** START EXTRACT PROVIDED **
Does that give you any ideas?
Somewhat, but I've never actually counted (in coding form) in anything but base 10.

Also I didn't mention this above, but the way that I have been handling the letter assigned to the different numbers on the phone is using arrays for each number. Such as:

char c_Two[3] = {'A', 'B', 'C'};
char c_Three[3] = {'D', 'E', 'F'};
etc...

Is this a good way to handle the letters or would it be easier to handle if I just put all the letters in a single array? Or does it even matter?
Cheers,Ken(Koolchamp)_____________________________"Choose a job you love, and you will never have to work a day in your life." - Confucius"If you don't have a game industry job and you want to go to E3, do what everyone else does. Launch a game review website and call yourself press." - Mike McShaffry(This is true for me) “…..I'm a geek and jocks are my natural enemy.” – Li C. Kuo
you could make a multi-dimensional array (idk if c/C++ even can) to make it look more like a phone.

personally i think you should make a loop. using the multidimensional array could save u coding, and work just as fast. since now instead of counting through each array, you count thru one, and for every hit, itd just take another 2 write statements. (hopefully this made sense...)
I would suggest a recursive solution. You could create a function that accepts the phone number, a pointer to some data structure you are storing answers in, and a current "index" into the phone number. The function could recurse on each possible letter at the digit specified by the index, to get all possible words.

Since this is homework, I can't show you an implementation, but that's an approach you should look at, I think.
** END EXTRACT PROVIDED **
Condense the paragraph of the phone-keypad thread that begins "I would suggest a recursive solution" into a short bulleted list that keeps its main points. The data plays no part in any of the work on the phone-keypad thread.
** START INFORMATION SUPPLIED **
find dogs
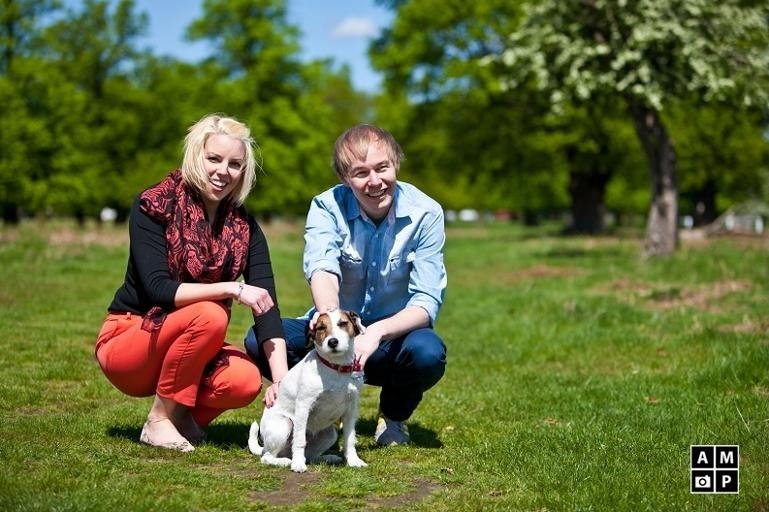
** END INFORMATION SUPPLIED **
== PROBLEM SOLUTION ==
- Use a recursive solution.
- Create a function that takes the phone number, a pointer to a data structure that stores the answers, and a current index into the phone number.
- The function recurses on each possible letter for the digit at that index to get all possible words.